Met een beetje nieuwsgierigheid telt de regio / zuidkust meer eetgelegenheden die een tussenstop waard zijn dan op het eerste gezicht en de keuze is nogal eclectisch.
Als de “Bus-Snack” in Bel Ombre naam heeft gemaakt in het gamma van typische restaurants, is dat meer om zijn originaliteit dan om zijn keuken. Maar selfies voeden de man niet.
Marylin’s – officiële naam: “La Roche Cari” – in Bel Ombre, behoudt zowel haar authenticiteit als haar charme en haar gerechten blijven lekker. Laten we hopen dat ze haar idool niet te dicht volgt; roem kan schadelijk zijn als je er niet mee omgaat.
La Glace Italiana in Souillac – Het kleine terras langs de weg is niet representatief voor de kwaliteit van de geserveerde pizza’s – ze zijn heel goed.
In het middenbereik, twee goede adressen:
Station A in Bel Ombre – Mooi terras met uitzicht op de weg en daarbuiten, zeer professioneel opgezet, zeer behoorlijk eten.
Le St. Aubin – verder weg van de kust, is de 4 km afstand van Souillac waard. Prachtig koloniaal huis in een prachtige tuin, de bediening is even gastvrij als attent en de keuken, die eenvoudig blijft, biedt enkele originele gerechten zoals de pizza met theechutney en vooral de heerlijke cassave “Kat-Kat” met gerookte marlijn, de specialiteit van het huis. Zeer redelijk geprijsd. In dezelfde plaats kan de rumfabriek St. Aubin worden bezocht met een proeverij van rum en rumlikeuren.
Een klasse hoger, de
Heritage Golf Club
restaurant in Bel Ombre. Een chique omgeving met een prachtige veranda met uitzicht op de golfbaan. De keuken is meer continentaal, hotel stijl. Reservering vooraf aanbevolen.

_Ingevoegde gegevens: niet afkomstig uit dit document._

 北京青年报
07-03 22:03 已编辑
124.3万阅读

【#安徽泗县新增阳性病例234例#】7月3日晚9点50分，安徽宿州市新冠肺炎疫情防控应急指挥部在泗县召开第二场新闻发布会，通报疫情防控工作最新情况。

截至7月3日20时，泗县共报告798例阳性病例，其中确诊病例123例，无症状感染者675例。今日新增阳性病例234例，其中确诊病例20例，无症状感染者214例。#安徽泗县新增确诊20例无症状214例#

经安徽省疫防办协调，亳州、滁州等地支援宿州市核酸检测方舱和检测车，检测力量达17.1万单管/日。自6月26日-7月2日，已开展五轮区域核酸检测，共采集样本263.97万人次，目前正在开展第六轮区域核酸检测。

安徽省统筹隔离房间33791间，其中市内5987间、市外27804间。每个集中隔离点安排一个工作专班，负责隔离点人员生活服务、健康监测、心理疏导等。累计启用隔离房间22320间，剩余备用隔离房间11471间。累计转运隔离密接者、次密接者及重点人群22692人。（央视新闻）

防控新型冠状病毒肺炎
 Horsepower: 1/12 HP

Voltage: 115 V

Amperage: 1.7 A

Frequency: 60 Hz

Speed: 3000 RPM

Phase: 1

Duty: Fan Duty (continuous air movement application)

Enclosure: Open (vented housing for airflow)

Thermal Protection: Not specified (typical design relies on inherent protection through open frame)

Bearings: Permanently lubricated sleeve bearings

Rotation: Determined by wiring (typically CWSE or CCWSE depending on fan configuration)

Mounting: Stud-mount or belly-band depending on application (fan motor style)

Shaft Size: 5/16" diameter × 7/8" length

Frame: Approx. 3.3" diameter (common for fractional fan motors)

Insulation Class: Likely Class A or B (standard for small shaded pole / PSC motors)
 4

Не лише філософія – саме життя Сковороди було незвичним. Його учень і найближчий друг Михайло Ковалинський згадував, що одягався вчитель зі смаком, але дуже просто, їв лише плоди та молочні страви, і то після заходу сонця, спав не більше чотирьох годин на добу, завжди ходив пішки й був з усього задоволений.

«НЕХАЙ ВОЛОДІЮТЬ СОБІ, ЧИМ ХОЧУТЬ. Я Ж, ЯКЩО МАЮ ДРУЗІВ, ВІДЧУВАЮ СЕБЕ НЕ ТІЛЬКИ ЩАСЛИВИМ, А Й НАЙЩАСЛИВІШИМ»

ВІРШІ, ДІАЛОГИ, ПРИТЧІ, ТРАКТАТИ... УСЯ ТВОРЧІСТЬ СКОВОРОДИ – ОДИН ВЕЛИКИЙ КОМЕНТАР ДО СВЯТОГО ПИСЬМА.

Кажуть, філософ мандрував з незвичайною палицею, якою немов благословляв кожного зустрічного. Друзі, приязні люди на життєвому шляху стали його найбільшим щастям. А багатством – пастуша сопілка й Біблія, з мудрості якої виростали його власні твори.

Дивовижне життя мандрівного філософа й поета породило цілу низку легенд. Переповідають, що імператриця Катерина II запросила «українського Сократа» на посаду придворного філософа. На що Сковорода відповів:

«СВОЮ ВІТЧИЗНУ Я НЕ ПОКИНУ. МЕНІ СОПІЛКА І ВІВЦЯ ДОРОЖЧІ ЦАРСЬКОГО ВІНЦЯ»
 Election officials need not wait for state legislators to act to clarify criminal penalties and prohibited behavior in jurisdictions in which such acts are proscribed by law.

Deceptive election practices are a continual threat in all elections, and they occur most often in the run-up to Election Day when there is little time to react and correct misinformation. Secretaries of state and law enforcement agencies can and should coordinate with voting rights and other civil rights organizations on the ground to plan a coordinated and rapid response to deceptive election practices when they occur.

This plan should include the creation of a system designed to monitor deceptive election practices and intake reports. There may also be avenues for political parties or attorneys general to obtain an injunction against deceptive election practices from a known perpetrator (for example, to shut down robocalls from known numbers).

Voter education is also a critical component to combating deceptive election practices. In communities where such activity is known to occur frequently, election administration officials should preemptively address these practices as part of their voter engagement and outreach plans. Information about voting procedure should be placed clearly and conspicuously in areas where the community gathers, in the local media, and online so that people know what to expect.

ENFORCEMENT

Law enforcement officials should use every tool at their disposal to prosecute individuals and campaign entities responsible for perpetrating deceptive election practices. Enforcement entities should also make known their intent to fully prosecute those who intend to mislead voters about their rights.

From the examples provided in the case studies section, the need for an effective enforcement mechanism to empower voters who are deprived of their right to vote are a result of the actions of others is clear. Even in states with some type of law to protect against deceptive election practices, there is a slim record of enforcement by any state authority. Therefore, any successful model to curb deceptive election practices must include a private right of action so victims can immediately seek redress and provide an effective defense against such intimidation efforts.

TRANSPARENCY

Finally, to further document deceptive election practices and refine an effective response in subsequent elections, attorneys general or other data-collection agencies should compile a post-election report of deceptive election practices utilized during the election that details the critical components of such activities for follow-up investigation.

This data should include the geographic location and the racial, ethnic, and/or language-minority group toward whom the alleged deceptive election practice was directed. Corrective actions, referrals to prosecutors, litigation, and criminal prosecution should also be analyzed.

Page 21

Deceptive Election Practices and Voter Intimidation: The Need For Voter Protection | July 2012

Nog steeds in Bel Ombre, maar in een heel andere omgeving, is de C-Beach club, zoals de naam al zegt, een strandclub, open voor het publiek, waar een toegangsprijs wordt gevraagd. De toegangsprijs geeft recht op gratis drankjes en toegang tot het boothuis waar men niet-gemotoriseerde boten en kitesurfmateriaal kan huren. – Vliegerschool ter plaatse. – Een zwembad en tafels verspreid over een grote ruimte maken gezellige maaltijden in een zomerse sfeer mogelijk. Reservering vooraf aanbevolen.
Last but not least heeft de zuidkust zijn gastronomisch restaurant. In de sublieme omgeving van het “
Chateau de Bel Ombre
“, voor lunch of diner, laat u zich in dit prachtige kader, de verfijning en de smaakvolheid gaan.
Villa Riambelle
die uitkomt op het lange strand van Riambel. Accommodatie voor 10 personen in 5 slaapkamers en 5 badkamers.
Kaz’Alala
– Nabij Château de Bel Ombre, dicht bij de golfbaan – Een goed doordachte combinatie van pension, self-catering accommodatie en Bed & Breakfast met restaurant ter plaatse.
Chateau de Bel Ombr
e – Een grote luxe suite voor twee personen, op de eerste verdieping van het kasteel.